My kid's mid-winter vacation starts this afternoon and while other families are heading South for a glimpse of the sun and some outside frolicking, we, being completely irrational beings, are heading North.
That's right, it isn't cold enough for us here in Ann Arbor, so we are going to a rustic cabin on Lake Huron up in Cheboygan State Park.
Is this my idea? Ahem. No. My kooky husband has decided it is high time the kids and I get a taste of winter camping, and he thinks he's being all benevolent and easy on us since we get to stay in a cabin rather than the 4 season tent. The cabin has a wood burning stove. And bunks. And an outhouse. Unfortunately the pump is turned off for the season so we'll be melting snow. And did I mention that we have to hike in a mile (with a 6 and 4 year old and all our crap) to get to this cabin? And did I mention that I've been sick and still feel pretty crappy?
Boo hoo hoo for me.
Deb has been trying to help me figure out why I am reacting so strongly against this trip since I am a gung ho camper in the spring/summer/autumn time.
I think there are two biggies with which I'm wrestling. The first one is pure and simple--an outhouse in wintertime. And the fact that I will be the one stuck taking the 4 year old girl to the outhouse when she has to go at 2 am and listen to her scream as her bare butt hits the metal seat. It just isn't fair being a girl.
The second one has to do with winter outerwear and claustrophobia. I have a little problem when it comes to clothes. Most of my friends know me as a pretty comfortable slob--t-shirts, soft jeans, floppy sweaters, and sneakers or Keens--and there are two situations in my life in which clothes become a real stumbling block for my happiness. The first isn't an issue for this trip because it involves wearing fancy/nice/formal clothes most of which leave me at the end of an evening ready to claw them off of my body. The other situation most definitely is: winter outerwear. This trip will involve every type of winter clothing all piled on: snow pants, boots, jackets, gloves, wool socks, scarves, hats, snowshoes (that 1 mile hike isn't on a groomed trail so we'll be blundering along). And even worse I'll be wrestling the two kids into their assorted winter gear.

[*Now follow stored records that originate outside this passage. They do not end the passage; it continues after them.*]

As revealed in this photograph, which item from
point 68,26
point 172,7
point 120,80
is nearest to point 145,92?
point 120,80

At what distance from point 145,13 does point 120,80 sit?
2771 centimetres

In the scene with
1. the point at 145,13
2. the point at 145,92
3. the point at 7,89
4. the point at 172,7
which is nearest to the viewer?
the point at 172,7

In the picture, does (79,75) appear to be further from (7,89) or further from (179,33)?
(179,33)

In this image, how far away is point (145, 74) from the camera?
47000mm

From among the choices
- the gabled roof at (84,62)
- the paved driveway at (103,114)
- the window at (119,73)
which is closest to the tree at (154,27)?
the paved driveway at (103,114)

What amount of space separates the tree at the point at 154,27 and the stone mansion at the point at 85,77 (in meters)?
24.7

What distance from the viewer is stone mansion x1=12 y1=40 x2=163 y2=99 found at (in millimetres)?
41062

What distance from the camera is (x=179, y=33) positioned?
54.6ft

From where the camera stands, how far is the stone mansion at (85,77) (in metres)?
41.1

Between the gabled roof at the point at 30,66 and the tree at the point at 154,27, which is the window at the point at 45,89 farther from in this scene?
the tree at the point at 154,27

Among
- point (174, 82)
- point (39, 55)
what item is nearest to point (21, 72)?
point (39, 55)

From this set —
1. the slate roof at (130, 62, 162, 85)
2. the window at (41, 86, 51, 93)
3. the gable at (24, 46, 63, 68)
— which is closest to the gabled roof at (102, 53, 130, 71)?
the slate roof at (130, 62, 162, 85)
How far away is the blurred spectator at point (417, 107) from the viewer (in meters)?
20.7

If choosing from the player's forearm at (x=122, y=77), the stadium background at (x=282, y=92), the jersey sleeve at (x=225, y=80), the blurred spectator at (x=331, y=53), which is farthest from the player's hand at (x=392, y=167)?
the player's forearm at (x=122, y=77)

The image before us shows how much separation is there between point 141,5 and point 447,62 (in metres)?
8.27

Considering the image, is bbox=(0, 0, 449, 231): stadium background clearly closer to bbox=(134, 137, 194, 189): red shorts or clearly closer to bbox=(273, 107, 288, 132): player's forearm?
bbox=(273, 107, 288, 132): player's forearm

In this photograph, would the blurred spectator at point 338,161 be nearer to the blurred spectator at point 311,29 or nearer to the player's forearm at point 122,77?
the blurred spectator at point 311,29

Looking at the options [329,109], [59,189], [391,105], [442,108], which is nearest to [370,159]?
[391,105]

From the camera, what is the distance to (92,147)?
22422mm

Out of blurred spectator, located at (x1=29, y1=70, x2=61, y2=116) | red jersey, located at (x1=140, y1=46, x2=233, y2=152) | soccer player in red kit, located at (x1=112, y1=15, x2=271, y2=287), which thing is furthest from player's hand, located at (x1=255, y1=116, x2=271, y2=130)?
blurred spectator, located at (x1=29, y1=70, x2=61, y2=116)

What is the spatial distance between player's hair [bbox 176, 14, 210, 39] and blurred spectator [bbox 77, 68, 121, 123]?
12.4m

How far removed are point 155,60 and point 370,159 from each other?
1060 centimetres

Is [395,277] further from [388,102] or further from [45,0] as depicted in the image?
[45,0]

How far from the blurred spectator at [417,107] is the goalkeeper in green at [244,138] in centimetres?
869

I can tolerate this gear for an afternoon's sledding outing. I deal with it and then rip it all off as soon as I'm in the door. But the idea of spending 4 days getting into and out of all this confining crap sounds horrific. My fragile little sensory problem is going to be in full time overload.
So what is a balking donkey to do?
Focus on the carrot.
Because folks, I don't think I'd be going on this trip if there wasn't a serious carrot waiting for me the following week. A week from today, after my frozen toes expedition, I am heading off to here in the South of France where, for the next week, I will wake up to this view:
John and Ami, and Ami's sister Shelia.
I'm sure I'll miss Brian and the kids, but this will be the first time I've left the critters with Brian for more than a weekend alone (well, technically not alone since some adoring grandparents will be hovering about them). Brian and I had our week-long trip to Germany and France last year during which I was able to remember the pleasures of travel without kids. Don't get me wrong, I love traveling with the kids and seeing how they react to new places and situations, but sometimes a mama just needs a damn break.
And as if heading to the South of France wasn't good enough, there is another big plus: this trip is costing me very little money. Thanks to Brian flying off to China and other places he had a load of frequent flyer miles that got me my plane ticket. And the apartment we'll be staying in? Ami's lucky and generous step-mother won the week's rental in a charity lottery and gave it to her. Because we won't be spending money on plane fares and accommodation, I anticipate channeling some of the saved funds toward food. And I'll be in good company in this pursuit because both John and Ami have excellent priorities; that is to say, shortly after waking, both of them consider the important question "what are we going to eat today?" I'm sure the markets and restaurants around Nice will have lots of wonderful answers for us.